BEGIN TASK MATERIAL

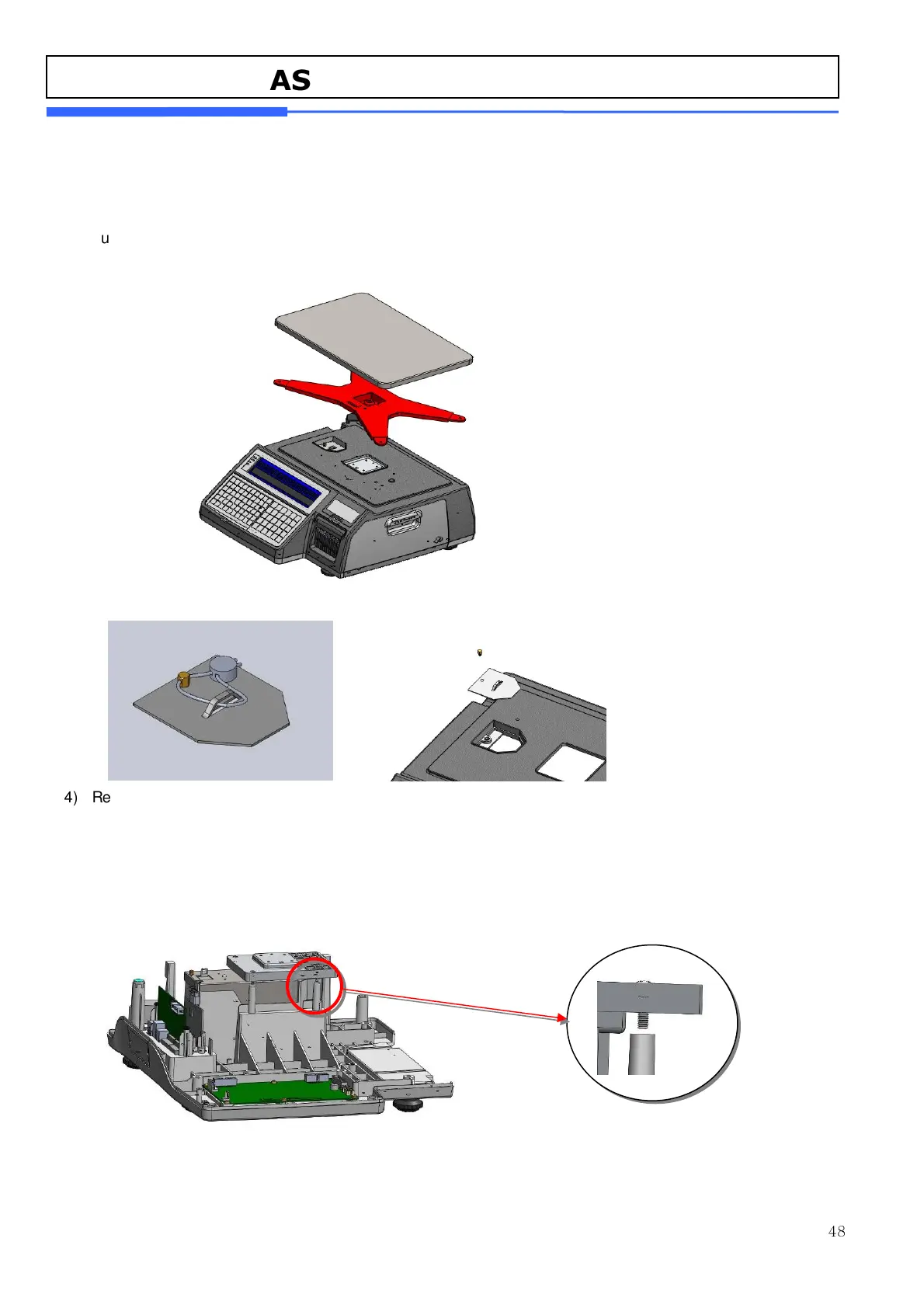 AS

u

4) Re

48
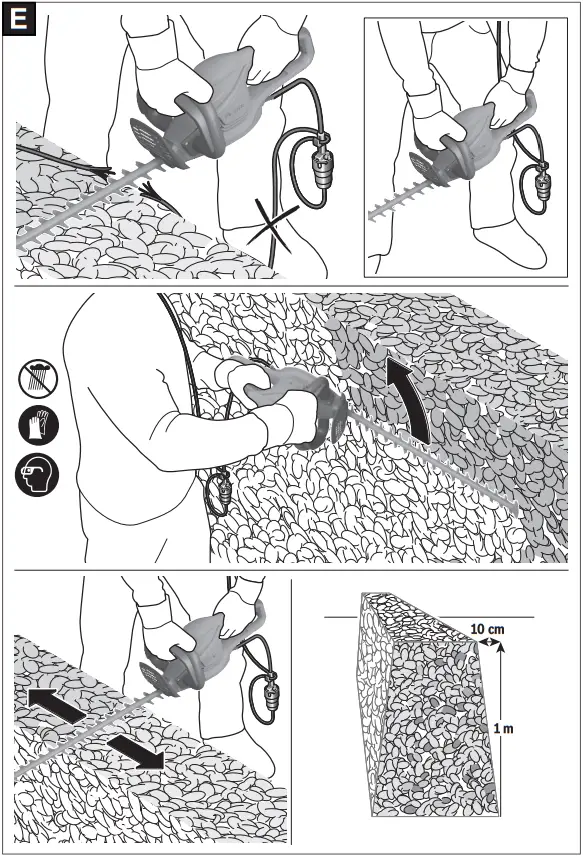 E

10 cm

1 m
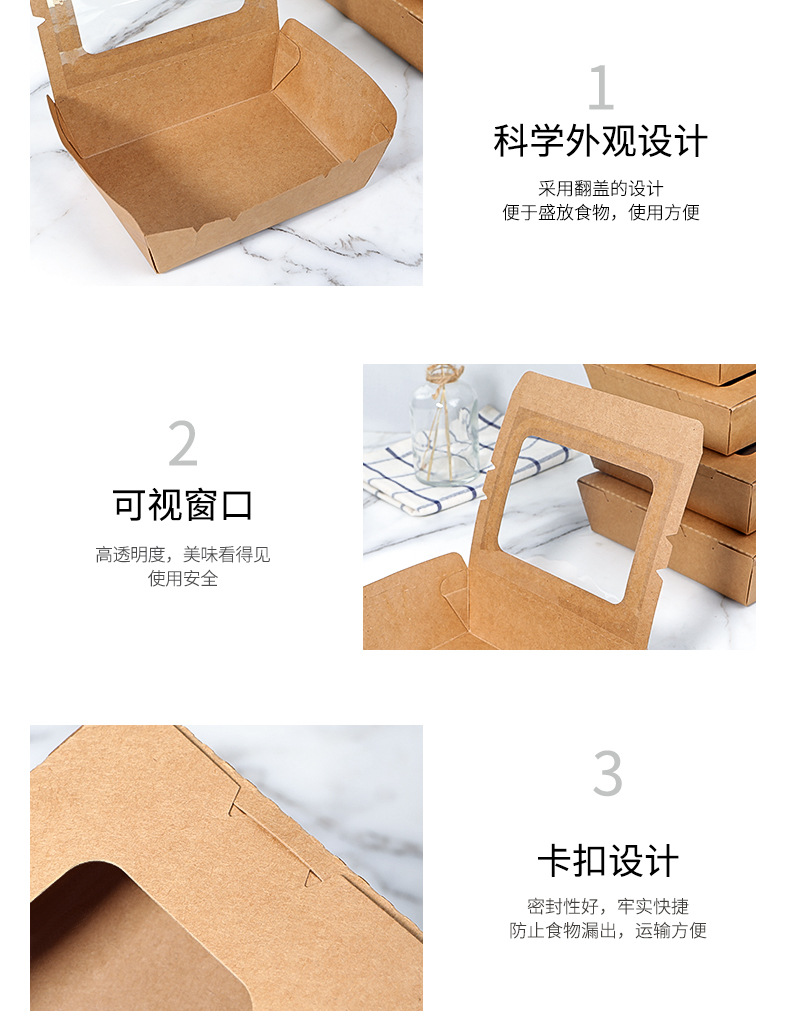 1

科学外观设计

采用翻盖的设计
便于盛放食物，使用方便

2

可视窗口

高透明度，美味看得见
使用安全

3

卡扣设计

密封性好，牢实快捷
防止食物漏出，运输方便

END TASK MATERIAL
BEGIN TASK MATERIAL

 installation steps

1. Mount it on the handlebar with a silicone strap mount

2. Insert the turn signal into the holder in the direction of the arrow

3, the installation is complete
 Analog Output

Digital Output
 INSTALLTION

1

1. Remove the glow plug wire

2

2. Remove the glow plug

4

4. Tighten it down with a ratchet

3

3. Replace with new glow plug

END TASK MATERIAL
BEGIN TASK MATERIAL

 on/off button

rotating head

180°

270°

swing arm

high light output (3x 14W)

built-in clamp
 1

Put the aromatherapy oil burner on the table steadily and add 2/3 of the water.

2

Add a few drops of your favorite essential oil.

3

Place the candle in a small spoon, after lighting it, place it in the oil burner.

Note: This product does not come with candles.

END TASK MATERIAL

--- WORK REQUEST ---
Please transcribe only the lines in the records above running from the line that has "rotating head" through the line that has "Note: This product", both included, exactly as they appear.

--- OUTPUT FOR THIS TASK ---
rotating head

180°

270°

swing arm

high light output (3x 14W)

built-in clamp
 1

Put the aromatherapy oil burner on the table steadily and add 2/3 of the water.

2

Add a few drops of your favorite essential oil.

3

Place the candle in a small spoon, after lighting it, place it in the oil burner.

Note: This product does not come with candles.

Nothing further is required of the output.